Given an unsorted array of integers, find the length of the longest continuous increasing subsequence (subarray).

Example:

Input: [1,3,5,4,7]
Output: 3
Explanation: The longest continuous increasing subsequence is [1,3,5], its length is 3. Even though [1,3,5,7] is an increasing subsequence, it’s not continuous as elements 5 and 7 are separated by 4.

Example:

Input: [2,2,2,2,2]
Output: 1
Explanation: The longest continuous increasing subsequence is [2], its length is 1.

Clarifying Questions

  1. Are the input numbers always integers?
    • Yes, they are.
  2. Can the input contain negative numbers or zeros?
    • Yes, the input can contain any integer values.
  3. What is the expected size of the input array?
    • The size of the array can vary, typically within the constraints of typical online coding problems, might be up to 10^4.
  4. What should be returned if the input array is empty?
    • If the input array is empty, the function should return 0.

Strategy

This problem can be effectively solved using a single pass (O(n) time complexity) algorithm. We can maintain a variable to keep track of the current length of the increasing subsequence and another variable to store the maximum length found so far.

  1. Initialize two variables, maxLen and currLen, to 1 since the minimum length for any subsequence with at least one element is 1.
  2. Iterate through the array starting from the second element:
    • If the current element is larger than the previous element, increase currLen by 1.

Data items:
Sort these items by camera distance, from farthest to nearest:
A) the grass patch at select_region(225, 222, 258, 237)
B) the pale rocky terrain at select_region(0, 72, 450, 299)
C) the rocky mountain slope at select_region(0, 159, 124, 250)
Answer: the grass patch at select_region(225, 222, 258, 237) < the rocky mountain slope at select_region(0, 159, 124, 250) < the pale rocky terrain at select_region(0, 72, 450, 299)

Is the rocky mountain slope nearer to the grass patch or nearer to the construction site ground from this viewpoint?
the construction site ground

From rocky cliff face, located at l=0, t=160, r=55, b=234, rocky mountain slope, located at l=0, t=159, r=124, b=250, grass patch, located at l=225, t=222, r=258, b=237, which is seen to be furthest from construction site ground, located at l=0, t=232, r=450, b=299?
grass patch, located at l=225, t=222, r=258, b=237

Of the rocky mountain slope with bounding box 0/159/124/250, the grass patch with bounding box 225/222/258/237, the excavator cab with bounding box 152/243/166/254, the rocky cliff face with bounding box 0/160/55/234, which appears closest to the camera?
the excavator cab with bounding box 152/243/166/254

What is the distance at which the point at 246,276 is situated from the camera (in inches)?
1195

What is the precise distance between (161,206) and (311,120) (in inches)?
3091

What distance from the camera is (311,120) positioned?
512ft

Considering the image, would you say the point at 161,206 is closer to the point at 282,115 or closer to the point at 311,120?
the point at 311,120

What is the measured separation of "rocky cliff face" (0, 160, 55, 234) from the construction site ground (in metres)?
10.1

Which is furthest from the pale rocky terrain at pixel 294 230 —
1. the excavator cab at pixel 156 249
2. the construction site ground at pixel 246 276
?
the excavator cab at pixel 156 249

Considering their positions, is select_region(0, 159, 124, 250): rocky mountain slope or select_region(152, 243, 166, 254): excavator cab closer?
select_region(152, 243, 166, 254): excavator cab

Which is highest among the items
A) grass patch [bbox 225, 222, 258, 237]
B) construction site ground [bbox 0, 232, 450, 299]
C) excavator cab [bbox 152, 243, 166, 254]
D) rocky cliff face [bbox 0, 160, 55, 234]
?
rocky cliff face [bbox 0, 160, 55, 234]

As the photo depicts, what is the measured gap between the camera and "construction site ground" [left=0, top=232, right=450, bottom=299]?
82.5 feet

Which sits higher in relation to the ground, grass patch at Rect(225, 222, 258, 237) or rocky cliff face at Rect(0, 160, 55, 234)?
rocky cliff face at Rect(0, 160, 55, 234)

• List of tasks
a) In the coding problem, why are maxLen and currLen both initialized to 1?
b) Write out the part of the coding problem that opens with the words containing "Clarifying Questions" and closes with "up to 10^4.".

• Results in order
a) They start at 1 because any subsequence with at least one element has a minimum length of 1.

b)
Clarifying Questions

  1. Are the input numbers always integers?
    • Yes, they are.
  2. Can the input contain negative numbers or zeros?
    • Yes, the input can contain any integer values.
  3. What is the expected size of the input array?
    • The size of the array can vary, typically within the constraints of typical online coding problems, might be up to 10^4.